Mais le cas le plus retentissant est sans doute celui de Fethi Nourine aux JO de Tokyo il y a trois ans. Il s'était retiré du tableau des moins de 73 kilos, car une victoire face au Soudanais Mohamed Abdalrasool l'aurait amené à défier Tohar Butbul, ce même combattant se dressant sur la route de Dris Messaoud à Paris. La Fédération internationale de judo (IJF) avait alors frappé fort. Nourine et son entraîneur avaient été suspendus 10 ans pour avoir utilisé les Jeux «comme une plate-forme de protestation et de promotion de la propagande politique et religieuse», et donc violé la Charte olympique.
Une façon de ne pas combattre sans risquer pareille sanction existe et est désormais usée par certains judokas. Elle consiste à ne pas respecter la pesée, celle-ci ayant lieu la veille de la compétition et surtout, après le tirage au sort. On ne peut dès lors plus incriminer l'athlète, bien que chacun puisse se faire son avis sur la situation.

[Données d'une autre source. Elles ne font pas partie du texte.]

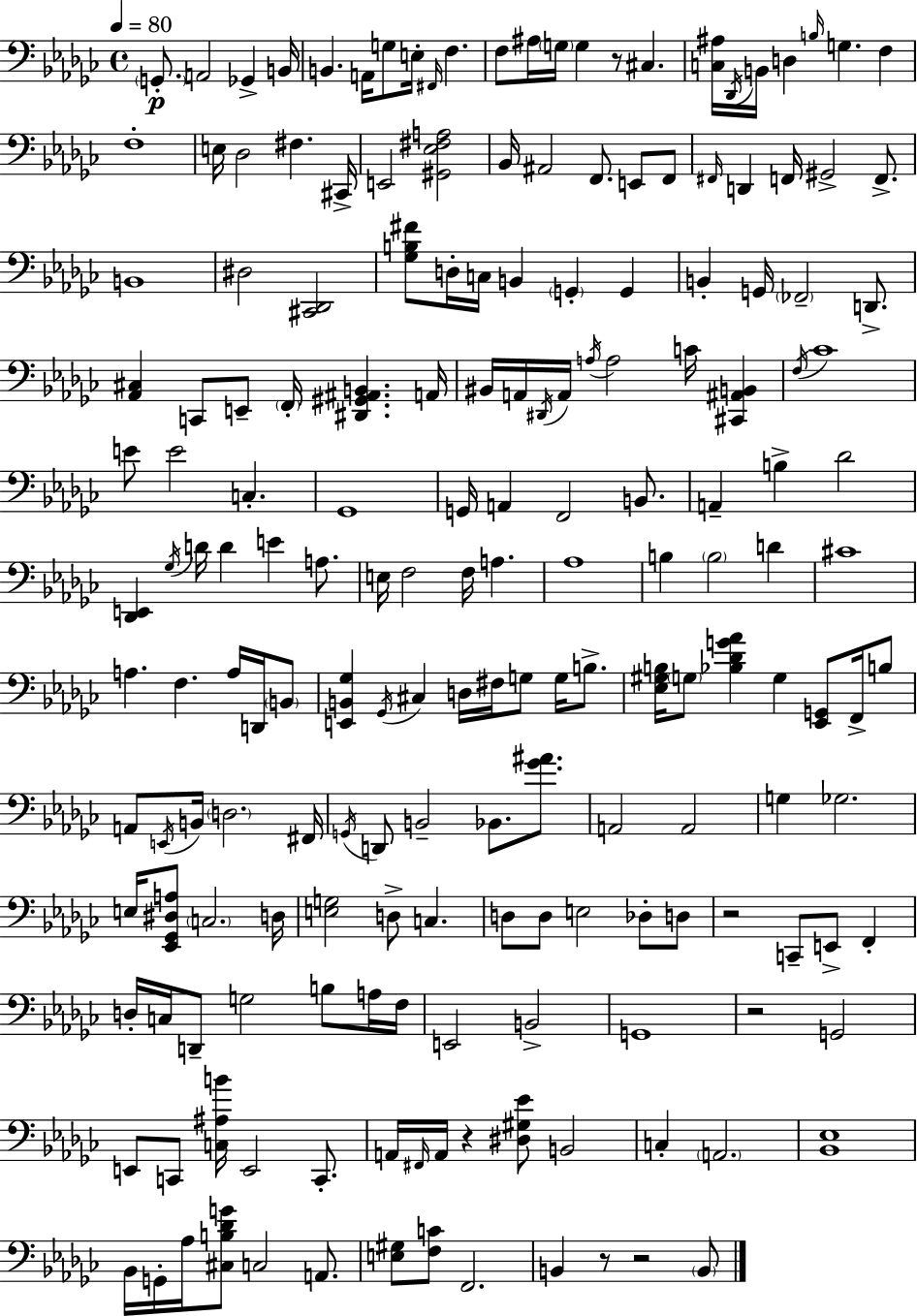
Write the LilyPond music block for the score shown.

{
  \clef bass
  \time 4/4
  \defaultTimeSignature
  \key ees \minor
  \tempo 4 = 80
  \repeat volta 2 { \parenthesize g,8.-.\p a,2 ges,4-> b,16 | b,4. a,16 g8 e16-. \grace { fis,16 } f4. | f8 ais16 \parenthesize g16 g4 r8 cis4. | <c ais>16 \acciaccatura { des,16 } b,16 d4 \grace { b16 } g4. f4 | \break f1-. | e16 des2 fis4. | cis,16-> e,2 <gis, ees fis a>2 | bes,16 ais,2 f,8. e,8 | \break f,8 \grace { fis,16 } d,4 f,16 gis,2-> | f,8.-> b,1 | dis2 <cis, des,>2 | <ges b fis'>8 d16-. c16 b,4 \parenthesize g,4-. | \break g,4 b,4-. g,16 \parenthesize fes,2-- | d,8.-> <aes, cis>4 c,8 e,8-- \parenthesize f,16-. <dis, gis, ais, b,>4. | a,16 bis,16 a,16 \acciaccatura { dis,16 } a,16 \acciaccatura { a16 } a2 | c'16 <cis, ais, b,>4 \acciaccatura { f16 } ces'1 | \break e'8 e'2 | c4.-. ges,1 | g,16 a,4 f,2 | b,8. a,4-- b4-> des'2 | \break <des, e,>4 \acciaccatura { ges16 } d'16 d'4 | e'4 a8. e16 f2 | f16 a4. aes1 | b4 \parenthesize b2 | \break d'4 cis'1 | a4. f4. | a16 d,16 \parenthesize b,8 <e, b, ges>4 \acciaccatura { ges,16 } cis4 | d16 fis16 g8 g16 b8.-> <ees gis b>16 \parenthesize g8 <bes des' g' aes'>4 | \break g4 <ees, g,>8 f,16-> b8 a,8 \acciaccatura { e,16 } b,16 \parenthesize d2. | fis,16 \acciaccatura { g,16 } d,8 b,2-- | bes,8. <ges' ais'>8. a,2 | a,2 g4 ges2. | \break e16 <ees, ges, dis a>8 \parenthesize c2. | d16 <e g>2 | d8-> c4. d8 d8 e2 | des8-. d8 r2 | \break c,8-- e,8-> f,4-. d16-. c16 d,8-- g2 | b8 a16 f16 e,2 | b,2-> g,1 | r2 | \break g,2 e,8 c,8 <c ais b'>16 | e,2 c,8.-. a,16 \grace { fis,16 } a,16 r4 | <dis gis ees'>8 b,2 c4-. | \parenthesize a,2. <bes, ees>1 | \break bes,16 g,16-. aes16 <cis b des' g'>8 | c2 a,8. <e gis>8 <f c'>8 | f,2. b,4 | r8 r2 \parenthesize b,8 } \bar "|."
}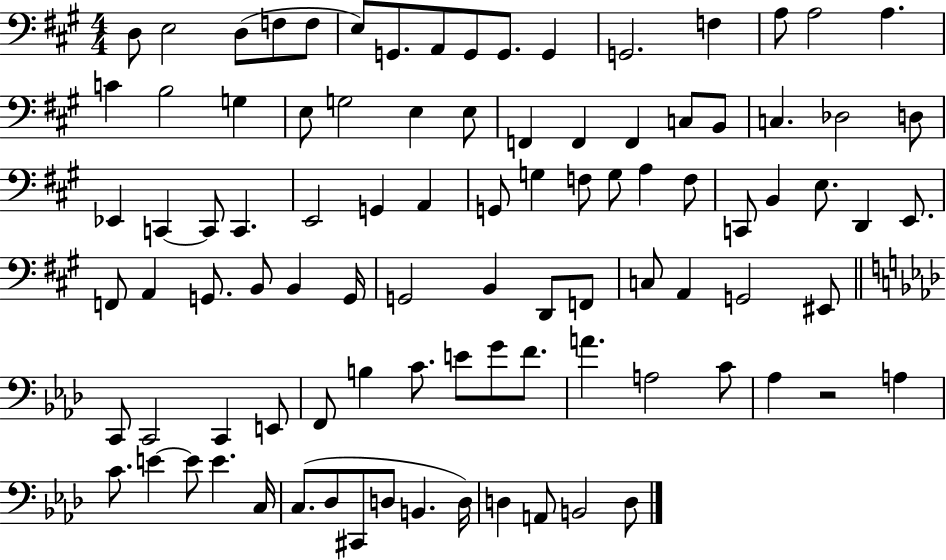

Le verdict est tombé pour l'Algérien Dris Messaoud dimanche soir. Pesé à 73,4 kilogrammes, il ne défendra pas ses chances ce lundi matin sur le «tapis 2» à l'Arena Champ-de-Mars, en éliminatoires du tournoi olympique. «Cela n'échappe à personne que c'est un subterfuge», glisse dans L'Equipe un observateur algérien avisé. Le Comité olympique israélien n'est pas non plus dupe. «Ce type de comportement n'a pas sa place dans le monde du sport», a réagi l'instance. Pour rappel, le Marocain Abderrahmane Boushita, éliminé dimanche par l’Israélien Baruch Smailov sur waza-ari en éliminatoires des moins de 66 kilos, a refusé de serrer la main de son adversaire. Il n'a en revanche pas eu à se retirer du tableau, le Maroc ayant normalisé ses relations avec Israël depuis plusieurs années maintenant.